Rasa sakit karena mengatakan kalimat perpisahan pada Runa sungguh sangat menguasaiku saat ini, namun seperti yang aku bilang, tidak ada pilihan yang lebih baik dari ini. Di luar pintu, aku menghapus air mataku yang tidak bisa aku tahan lagi.
Hatiku mengambil alih diriku sepenuhnya. Dia hancur karena keputusan yang dengan sangat terpaksa harus aku lakukan. Aku mengeluarkan handphone lalu menaruhnya di telingaku.
“Puas?” tanyaku sambil menahan tangisanku. Desi tidak boleh tahu jika aku menangis dan sedih.
“Tangisan Runa benar-benar kebahagiaan yang nyata buat gue.”
Kalimat kutukan untuk Desi hanya bisa aku ungkapkan dalam hati.
“Lo kesini dan serahin langsung videonya.”
Telepon pun terputus, Desi yang memutuskannya. Aku pergi masuk ke dalam mobil milik Ari. Ari masih setia menungguku dari tadi. Tatapan tajam Ari saat aku masuk berhasil menusuk mataku dan membuatnya tidak bisa menahan air mata lagi.
Bolehkah aku menangis sekarang?
Aku menggelengkan kepala pelan lalu menghapus air mata yang turun ke pipiku dengan kasar.
“Gue akan diam, anggap aja gue patung yang menyediakan sewa bahu gratis.”
Tangisku langsung pecah saat itu juga, tidak peduli lagi Ari akan menertawakanku atau apa, tidak peduli jika orang lain yang menganggapku lemah karena menangis dengan keras seperti ini.
“Berakhir, semuanya udah berakhir, Ri,” ujarku di sela tangisanku.
Aku hanya terus menangis dalam waktu yang cukup lama, menangisi bagaimana buruknya aku dalam menjaga Runa, menangis karena aku tidak bisa lagi bersama Runa dan menangis karena aku yang membuat Runa menangis.
Setelah cukup lama menangis, aku pun mulai bisa mengontrol diri kembali.
“Boleh aku minta satu hal lagi?” tanyaku pada Ari.
Ari mengangguk.
“Tolong jaga Runa untukku, tapi tolong ... jangan buat dia bahagia di depan Desi, jelaskan pelan-pelan padanya karena setelah ini dia akan sangat percaya padamu, Ri.”
Ari diam, tidak menjawab ataupun menggerakan anggota tubuhnya sebagai jawaban.
“Aku mohon....”
Setelah cukup lama diam, Ari mengangguk pelan juga dengan keraguan, aku bisa melihatnya.

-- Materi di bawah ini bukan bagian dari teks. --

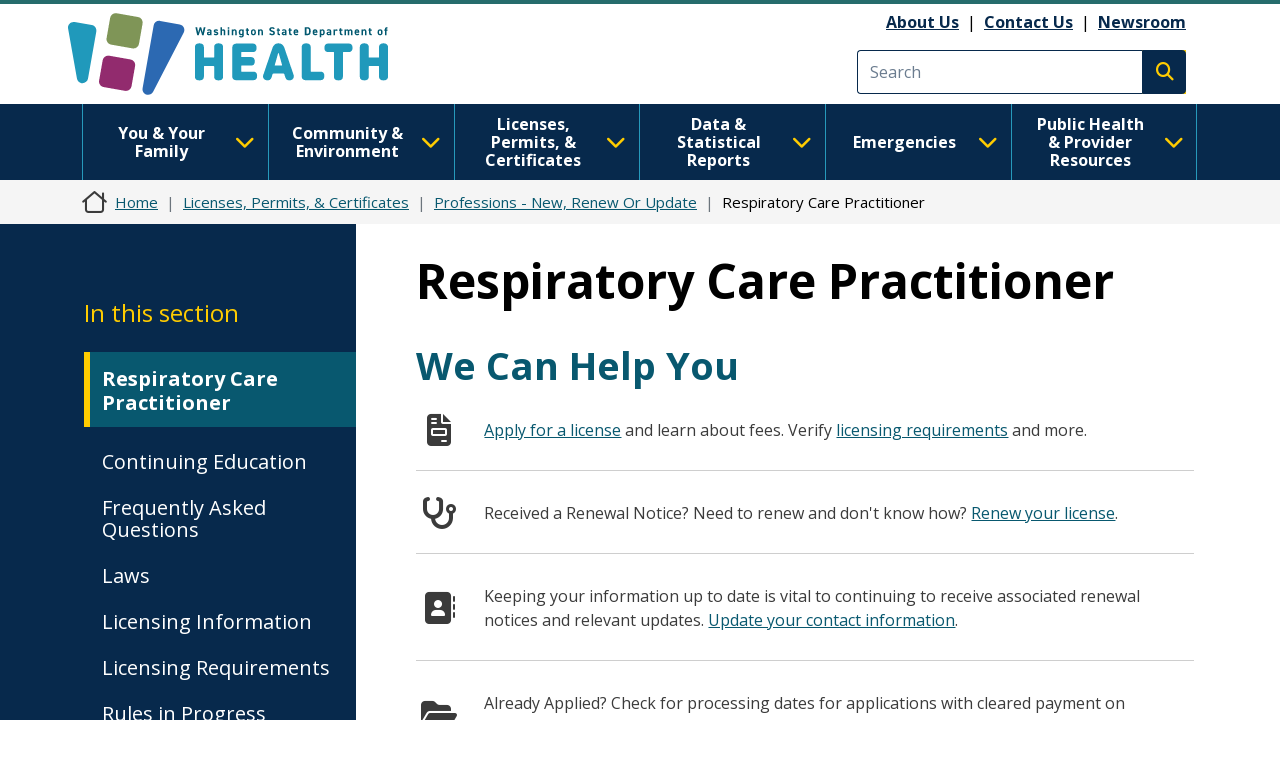

--- FILE ---
content_type: text/css
request_url: https://doh.wa.gov/modules/contrib/ajax_loader/css/three-bounce.css?t9hp6y
body_size: -67
content:
/*  Flow

      <div class="sk-flow">
        <div class="sk-flow-dot"></div>
        <div class="sk-flow-dot"></div>
        <div class="sk-flow-dot"></div>
      </div>
 */
.ajax-throbber.sk-flow {
  display: flex;
  justify-content: space-between;
  width: calc(var(--sk-size) * 1.3);
  height: calc(var(--sk-size) * 1.3);
}

.ajax-throbber .sk-flow-dot {
  width: 25%;
  height: 25%;
  animation: sk-flow 1.4s cubic-bezier(0.455, 0.03, 0.515, 0.955) 0s infinite
    both;
  border-radius: 50%;
  background-color: var(--sk-color);
}

.ajax-throbber .sk-flow-dot:nth-child(1) {
  animation-delay: -0.3s;
}
.ajax-throbber .sk-flow-dot:nth-child(2) {
  animation-delay: -0.15s;
}

@keyframes sk-flow {
  0%,
  80%,
  100% {
    transform: scale(0.3);
  }
  40% {
    transform: scale(1);
  }
}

“Terimakasih, setidaknya aku sedikit tenang sekarang, Runa mendapatkan seorang teman yang sangat baik seperti kamu. Jaga dia, ya. Masih ada hal yang harus di urus.”
Aku berbalik untuk membuka pintu, namun saat tanganku hendak mendorong pintu, ucapan Ari berhasil menghentikanku.
“Gue temani.”
Aku kembali berbalik menatap Ari lalu menggeleng pelan. “Udah cukup pikiran Lo terbebani mengenai keselamatan keluarga Lo. Sekarang, biar gue yang kelarin ini sendiri, gue jamin ini terakhir kalinya.”
Ya, terakhir kalinya. Aku benar-benar ingin membuat ini selesai. Maksudku, benar-benar selesai.
Aku keluar dari mobil Ari lalu pergi ke luar kawasan ini dengan berjalan kaki, untungnya aku mengetahui jalan pintas sehingga tidak memerlukan waktu yang terlalu lama untukku bisa sampai ke jalan raya dan menemukan tumpangan.
Setelah perjalanan panjang, aku pun sampai di tempat di mana Desi berada, di bangunan yang sama seperti sebelumnya. Aku mengepalkan tanganku dengan erat, ini akan selesai hari ini juga, tekadku benar-benar sudah kuat.